Sie wollten hinter der Kirche, seitlich des Dorfplatzes die Hauptstraße überqueren. Hierhin reichte der Schein des über die Straße gespannten elektrischen Lichtes nur noch schwach. Von der Straße her zog eben ein Bauer eine Kuh am Strick über den Dorfplatz. Es war der Erlenbacher, der mit einer Kuh eben vom Farrenstall kam, um seine Kuh besamen zu lassen. Am Ende des kleinen Dorfplatzes blieb die Kuh stehen um ihr verdautes Futter loszuwerden. Ein dicker Fladen klatschte auf den Schotterweg. Die drei Häfeler sahen den warmen Dampf des Fladens aufsteigen, während Bauer und Kuh gemächlich weiter trotteten.
Nicht weit davon, zwischen Kirche und Dorfplatz gab es ein abgelegenes Plätzchen mit einer Gartenbank, von einem großen Weißdornbusch halb umhüllt. Im Dorf nannte man es den „Knutschwinkel“, weil dort gerne Liebespärchen, oder solche die es werden wollten, erste Küsse austauschten.
„Halt“, flüsterte Felix.
„Wos is“, wollte Kurt wissen.
„Do, gugg“.
Zwei Gestalten näherten sich Hand in Hand der stillen Bank. Ein junger Mann und eine junge Frau mit hochtoupierten Haaren, einem dunklen, weiß gepunkteten Petticaotkleid und ebenso weißen Stöckelschuhen.

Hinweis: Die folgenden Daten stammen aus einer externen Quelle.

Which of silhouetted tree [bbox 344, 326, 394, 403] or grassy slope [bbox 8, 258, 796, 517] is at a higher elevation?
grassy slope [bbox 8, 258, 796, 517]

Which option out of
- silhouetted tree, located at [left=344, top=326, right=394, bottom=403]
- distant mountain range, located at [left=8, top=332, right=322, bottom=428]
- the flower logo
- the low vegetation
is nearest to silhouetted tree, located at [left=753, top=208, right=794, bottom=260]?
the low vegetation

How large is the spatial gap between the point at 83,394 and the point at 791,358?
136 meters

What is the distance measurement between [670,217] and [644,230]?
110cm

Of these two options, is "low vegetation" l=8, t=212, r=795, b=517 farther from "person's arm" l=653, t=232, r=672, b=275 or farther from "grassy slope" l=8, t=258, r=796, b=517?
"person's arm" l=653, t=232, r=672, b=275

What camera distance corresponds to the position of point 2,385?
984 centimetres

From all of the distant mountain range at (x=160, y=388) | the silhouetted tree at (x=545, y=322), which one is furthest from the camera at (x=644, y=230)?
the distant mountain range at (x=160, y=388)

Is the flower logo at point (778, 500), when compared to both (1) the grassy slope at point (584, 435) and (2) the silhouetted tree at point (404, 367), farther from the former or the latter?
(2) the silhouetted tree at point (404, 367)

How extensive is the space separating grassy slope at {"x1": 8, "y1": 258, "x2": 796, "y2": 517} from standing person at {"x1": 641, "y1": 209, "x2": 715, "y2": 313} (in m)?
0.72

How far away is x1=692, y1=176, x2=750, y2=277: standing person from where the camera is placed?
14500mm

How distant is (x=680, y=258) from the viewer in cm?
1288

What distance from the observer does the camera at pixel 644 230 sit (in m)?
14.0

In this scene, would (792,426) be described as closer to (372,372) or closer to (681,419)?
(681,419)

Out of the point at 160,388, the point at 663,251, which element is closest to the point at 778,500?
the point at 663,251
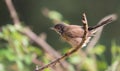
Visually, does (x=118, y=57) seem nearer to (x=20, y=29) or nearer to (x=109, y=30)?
(x=20, y=29)

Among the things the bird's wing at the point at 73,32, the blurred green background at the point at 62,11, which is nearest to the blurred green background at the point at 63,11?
the blurred green background at the point at 62,11

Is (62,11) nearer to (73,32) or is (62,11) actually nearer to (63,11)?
(63,11)

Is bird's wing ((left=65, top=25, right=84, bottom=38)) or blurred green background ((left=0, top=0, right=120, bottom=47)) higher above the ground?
blurred green background ((left=0, top=0, right=120, bottom=47))

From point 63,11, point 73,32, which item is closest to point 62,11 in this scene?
point 63,11

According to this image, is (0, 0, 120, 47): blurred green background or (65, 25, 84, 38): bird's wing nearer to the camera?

„Die is net von hier, die kummt uss dr Stadt“, wusste der Brettle-Kurt fachmännisch zu beurteilen.
„Psst“, raunte Felix. “Des isch doch der Sohn vom Rechner von dr Darlehenskass, der will au Bänker werde.“
Das Pärchen setzte sich auf die Bank, hinter der die drei Häfeler, vom Weißdornbusch verdeckt, standen.
„Da, siehst du es Helmut, Kuhfladen, das ist doch wirklich eklig. Nichts als Kuhfladen gibt es in diesem Nest.“
„Ja, 's isch halt so auf dem Dorf. Morgen gehen mir wieder in d' Stadt zum Tanzen. Für unser Nest bist Du ja sowieso viel zu schick. Wobei - die Kamerade hier, die würdet mich ganz sicher alle beneide.“
„Weißt Du, Helmut, ich mag Dich ja wirklich, aber bitte versteh mich. Ich meine, ich möcht schon sehen, wo du zu Hause bist. Aber hier – hmm, gibt’s ja wohl gar keine Kultur, außer dass sich Fuchs und Hase 'Gute Nacht' sagen. Hier ist wirklich nichts los.“
„Doch“, flüsterte er und gab ihr einen Kuss, den sie gerne erwiderte.

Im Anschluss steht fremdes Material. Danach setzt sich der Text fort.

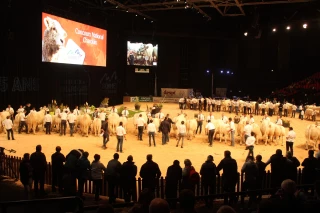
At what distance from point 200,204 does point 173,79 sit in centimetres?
3646

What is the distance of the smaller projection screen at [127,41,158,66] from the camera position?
41.1 m

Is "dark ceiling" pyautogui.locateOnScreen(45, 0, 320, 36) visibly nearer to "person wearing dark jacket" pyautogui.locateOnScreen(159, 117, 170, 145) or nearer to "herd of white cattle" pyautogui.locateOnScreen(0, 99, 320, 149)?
"herd of white cattle" pyautogui.locateOnScreen(0, 99, 320, 149)

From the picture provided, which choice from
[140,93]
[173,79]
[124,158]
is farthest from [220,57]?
[124,158]

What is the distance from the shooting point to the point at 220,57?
45906mm

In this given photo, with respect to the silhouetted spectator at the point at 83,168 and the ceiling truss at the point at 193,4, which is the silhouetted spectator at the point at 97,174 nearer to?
the silhouetted spectator at the point at 83,168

Nichts los! Nein - das konnten sich die Häfeler nicht nachsagen lassen. Das war ihr Auftritt! Wie aus dem Nichts standen die Dorfgespenster vor dem innig verschlungenen Pärchen:
„Von wege nix los“, polterte der Brettle-Kurt und hüpfte vor den Beiden hin und her.
„Huiih, hier sind sogar die Goischter los“, raunte Felix und fuchtelte mit den unter dem Rupfensack heraushängenden Armen. Till mit seiner grimmigen Fasnetsmaske schüttelte das Milchkännchen.

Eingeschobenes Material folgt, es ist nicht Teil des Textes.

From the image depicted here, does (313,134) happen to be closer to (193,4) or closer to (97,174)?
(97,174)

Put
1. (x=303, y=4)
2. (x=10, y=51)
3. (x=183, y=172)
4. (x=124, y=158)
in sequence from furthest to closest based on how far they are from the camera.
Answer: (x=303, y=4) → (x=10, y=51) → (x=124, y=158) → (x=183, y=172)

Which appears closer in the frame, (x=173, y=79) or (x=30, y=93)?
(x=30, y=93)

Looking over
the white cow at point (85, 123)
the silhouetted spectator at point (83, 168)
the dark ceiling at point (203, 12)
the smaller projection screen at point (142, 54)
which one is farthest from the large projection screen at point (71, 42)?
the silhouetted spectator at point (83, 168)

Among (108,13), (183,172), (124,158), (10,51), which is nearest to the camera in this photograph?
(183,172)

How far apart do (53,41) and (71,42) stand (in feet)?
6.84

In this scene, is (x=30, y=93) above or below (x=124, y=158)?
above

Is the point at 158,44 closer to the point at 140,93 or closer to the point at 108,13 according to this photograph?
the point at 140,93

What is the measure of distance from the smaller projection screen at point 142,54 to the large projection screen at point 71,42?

Für einen Augenblick herrschte Schockstarre bei den Verliebten ehe die junge Frau mit einem Angstschrei davon stürzte. Doch nach wenigen Metern blieb sie wie angenagelt stehen, blickte hinunter zu ihren Schuhen und sah, dass sie mit dem rechten Fuß tief im Kuhfladen steckte.